> [Extract provided]:

A method for process control by waveform signal packaging at a processor device is provided. The processor device may receive time-based waveform data. The time-based waveform data may include waveform data corresponding to one or more waveform signals in a time domain. The processor device may process the time-based waveform data to convert the time-based waveform data into frequency-based waveform data. The frequency-based waveform data may include the waveform data in a frequency domain. The processor device may package the frequency-based waveform data (and/or the time-based waveform data) into one or more spectrogram image files. Each spectrogram image file may include two or more color channels indicating the waveform data. The processor device may display the one or more spectrogram image files.

Claims

exact text as granted — not AI-modified
What is claimed is: 
     
         1 . A method of process control by waveform signal packaging at a processor device, comprising:
 receiving time-based waveform data, wherein the time-based waveform data comprises waveform data corresponding to one or more waveform signals in a time domain;   processing the time-based waveform data to convert the time-based waveform data into frequency-based waveform data, wherein the frequency-based waveform data comprises the waveform data in a frequency domain;   packaging at least one of the frequency-based waveform data or the time-based waveform data into one or more spectrogram image files, wherein each spectrogram image file comprises two or more color channels indicating the waveform data; and   displaying the one or more spectrogram image files.

> [Brief a]: Reproduce the portion of the patent excerpt that starts at the words "A method for" and ends after the words "display the one or more spectrogram image files.".
The patent text and the records after it are unrelated.

> [Provided information]:
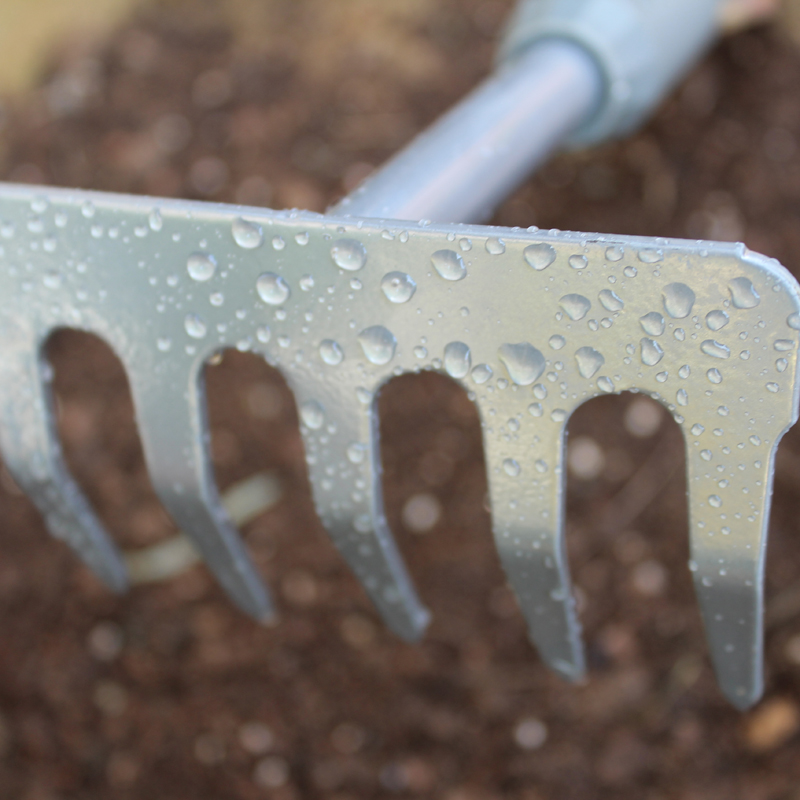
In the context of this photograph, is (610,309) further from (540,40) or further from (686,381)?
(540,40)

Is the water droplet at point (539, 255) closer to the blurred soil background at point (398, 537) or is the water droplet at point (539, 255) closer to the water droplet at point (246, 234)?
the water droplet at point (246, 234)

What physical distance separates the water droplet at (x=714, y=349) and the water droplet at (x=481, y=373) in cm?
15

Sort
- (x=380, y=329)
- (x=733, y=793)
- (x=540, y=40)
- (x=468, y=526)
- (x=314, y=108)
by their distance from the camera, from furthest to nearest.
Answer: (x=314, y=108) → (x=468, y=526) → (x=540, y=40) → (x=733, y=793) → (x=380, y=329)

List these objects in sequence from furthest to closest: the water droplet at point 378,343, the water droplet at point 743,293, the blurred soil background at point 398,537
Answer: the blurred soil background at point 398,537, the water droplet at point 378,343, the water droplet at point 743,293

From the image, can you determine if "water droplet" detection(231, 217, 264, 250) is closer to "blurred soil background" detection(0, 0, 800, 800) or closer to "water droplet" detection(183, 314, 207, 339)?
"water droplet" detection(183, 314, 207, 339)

==

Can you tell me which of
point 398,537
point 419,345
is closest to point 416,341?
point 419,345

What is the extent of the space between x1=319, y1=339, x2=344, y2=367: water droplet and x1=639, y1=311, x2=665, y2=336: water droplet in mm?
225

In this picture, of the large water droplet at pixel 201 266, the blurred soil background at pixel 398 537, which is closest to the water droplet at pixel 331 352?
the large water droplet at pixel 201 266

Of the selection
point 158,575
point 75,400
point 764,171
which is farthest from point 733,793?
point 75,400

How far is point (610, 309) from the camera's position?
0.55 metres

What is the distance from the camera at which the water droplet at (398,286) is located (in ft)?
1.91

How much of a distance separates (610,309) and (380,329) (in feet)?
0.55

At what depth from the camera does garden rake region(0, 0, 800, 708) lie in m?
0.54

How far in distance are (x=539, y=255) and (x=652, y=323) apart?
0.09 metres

> [Brief b]: Set the record lines from the one containing "List these objects" through the one containing "Answer: the blurred" in a Markdown table with the columns Row and Line, skipping blank lines.

> [Exercise result a]:
A method for process control by waveform signal packaging at a processor device is provided. The processor device may receive time-based waveform data. The time-based waveform data may include waveform data corresponding to one or more waveform signals in a time domain. The processor device may process the time-based waveform data to convert the time-based waveform data into frequency-based waveform data. The frequency-based waveform data may include the waveform data in a frequency domain. The processor device may package the frequency-based waveform data (and/or the time-based waveform data) into one or more spectrogram image files. Each spectrogram image file may include two or more color channels indicating the waveform data. The processor device may display the one or more spectrogram image files.

> [Exercise result b]:
| Row | Line |
|---|---|
| 1 | List these objects in sequence from furthest to closest: the water droplet at point 378,343, the water droplet at point 743,293, the blurred soil background at point 398,537 |
| 2 | Answer: the blurred soil background at point 398,537, the water droplet at point 378,343, the water droplet at point 743,293 |